Convergence analysis of data augmentation algorithms in Bayesian lasso models with log-concave likelihoods
Abstract
We study the convergence properties of a class of data augmentation algorithms targeting posterior distributions of Bayesian lasso models with log-concave likelihoods. Leveraging isoperimetric inequalities, we derive a generic convergence bound for this class of algorithms and apply it to Bayesian probit, logistic, and heteroskedastic Gaussian linear lasso models. Under feasible initializations, the mixing times for the probit and logistic models are of order $O[(p+n)^3 (pn^{1-c} + n)]$, up to logarithmic factors, where $n$ is the sample size, $p$ is the dimension of the regression coefficients, and $c \in [0,1]$ is determined by the lasso penalty parameter. The mixing time for the heteroskedastic Gaussian model is $O[n(n+p)^3 (p n^{1-c} + n)]$, up to logarithmic factors.
Summary
This paper addresses the problem of quantifying the convergence rate of data augmentation algorithms used for Bayesian lasso models. The authors focus on models with log-concave likelihoods, which are prevalent in various statistical applications. They derive a generic convergence bound based on isoperimetric inequalities, a technique that relates the probability mass of a set to the measure of its boundary. This bound is then applied to three specific Bayesian lasso models: probit, logistic, and heteroskedastic Gaussian linear regression. The key contribution is providing explicit mixing time bounds for these algorithms, showing how the convergence rate depends on the sample size (n), the dimension of the regression coefficients (p), and the lasso penalty parameter (λ). Specifically, they show that, under feasible initializations, the mixing times for the probit and logistic models are of order O[(p+n)^3 (pn^(1-c) + n)], up to logarithmic factors, where c is determined by the lasso penalty parameter. The mixing time for the heteroskedastic Gaussian model is O[n(n+p)^3 (pn^(1-c) + n)], up to logarithmic factors. The significance of this work lies in providing theoretical guarantees for the practical use of MCMC in Bayesian lasso models. While these models are widely used for variable selection and shrinkage, understanding the convergence properties of the algorithms used to sample from the posterior distribution is crucial for reliable inference. The authors build upon existing work by extending convergence analysis to non-Gaussian likelihoods and heteroskedastic settings, and by leveraging isoperimetric inequalities. This contributes to a more comprehensive understanding of the computational behavior of Bayesian lasso and provides guidance for practitioners on how to choose parameters and assess convergence. The work also provides a pathway for analyzing other MCMC algorithms targeting similar statistical models.
Key Insights
- •The paper provides a generic convergence bound for data augmentation algorithms in Bayesian lasso models with log-concave likelihoods, relying on isoperimetric inequalities and a close coupling condition.

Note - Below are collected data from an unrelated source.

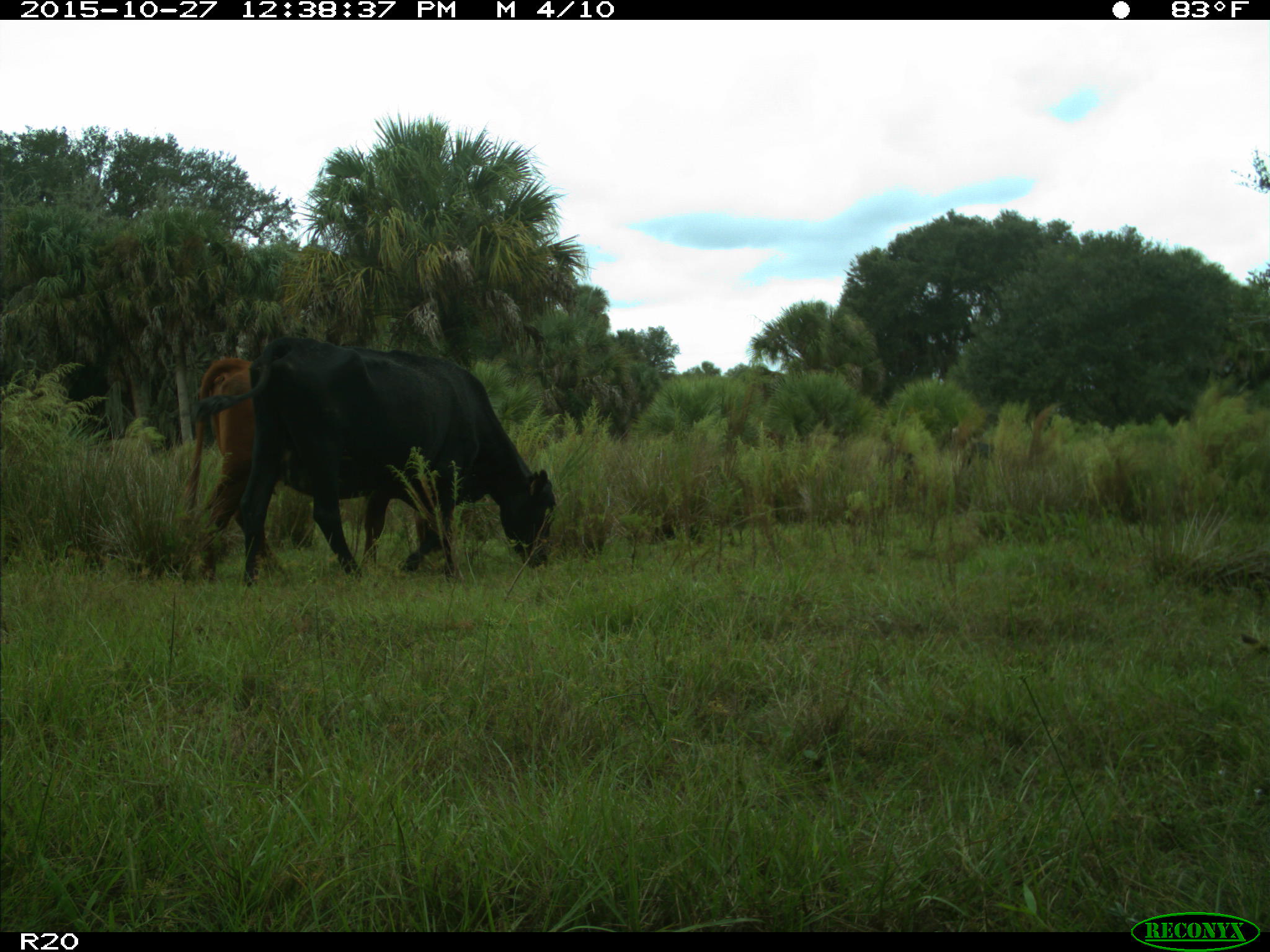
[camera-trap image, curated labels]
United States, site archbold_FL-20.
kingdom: Animalia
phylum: Chordata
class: Mammalia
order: Artiodactyla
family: Bovidae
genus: Bos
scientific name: Bos taurus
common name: domestic cow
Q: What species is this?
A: Bos taurus (domestic cow).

- •The mixing time bounds for the probit and logistic models are shown to be of order O[(p+n)^3 (pn^(1-c) + n)], up to logarithmic factors, under feasible initializations, where 'c' is determined by the lasso penalty parameter (λ).
- •The mixing time for the heteroskedastic Gaussian model is shown to be of order O[n(n+p)^3 (pn^(1-c) + n)], up to logarithmic factors.
- •The authors leverage perturbation bounds to establish an isoperimetric inequality for the log-concave but non-smooth posterior distribution, addressing challenges arising from the non-Gaussian likelihood and non-smooth prior.
- •The close coupling condition (A1) requires bounding the total variation distance between g(·| α^(1),β^(1),y) and g(·| α^(2),β^(2),y), which reflects the sensitivity of the augmentation step to changes in the parameters.
- •The authors provide explicit expressions for the constant 'D' in condition (A2), which bounds the ratio between the posterior density and a reference distribution. These expressions depend on model parameters and the data.
- •The analysis relies on the assumption that the likelihood is log-concave, which limits the applicability to certain types of models.
Practical Implications
- •The theoretical results provide guidance for practitioners using Bayesian lasso models, especially for assessing the convergence of MCMC algorithms. The derived mixing time bounds can help determine the necessary number of iterations for reliable inference.
- •The paper identifies specific factors that influence the mixing time, such as the sample size, the dimension of the regression coefficients, and the lasso penalty parameter. This knowledge can inform the choice of hyperparameters and data collection strategies.
- •The developed framework can be extended to analyze other MCMC algorithms targeting similar statistical models, such as those with different priors or likelihoods.
- •The results highlight the importance of feasible initializations for achieving fast convergence. The paper provides specific recommendations for initial distributions that satisfy the required conditions.
- •The work opens up avenues for future research, such as exploring alternative MCMC algorithms or developing techniques to improve convergence rates in specific application domains.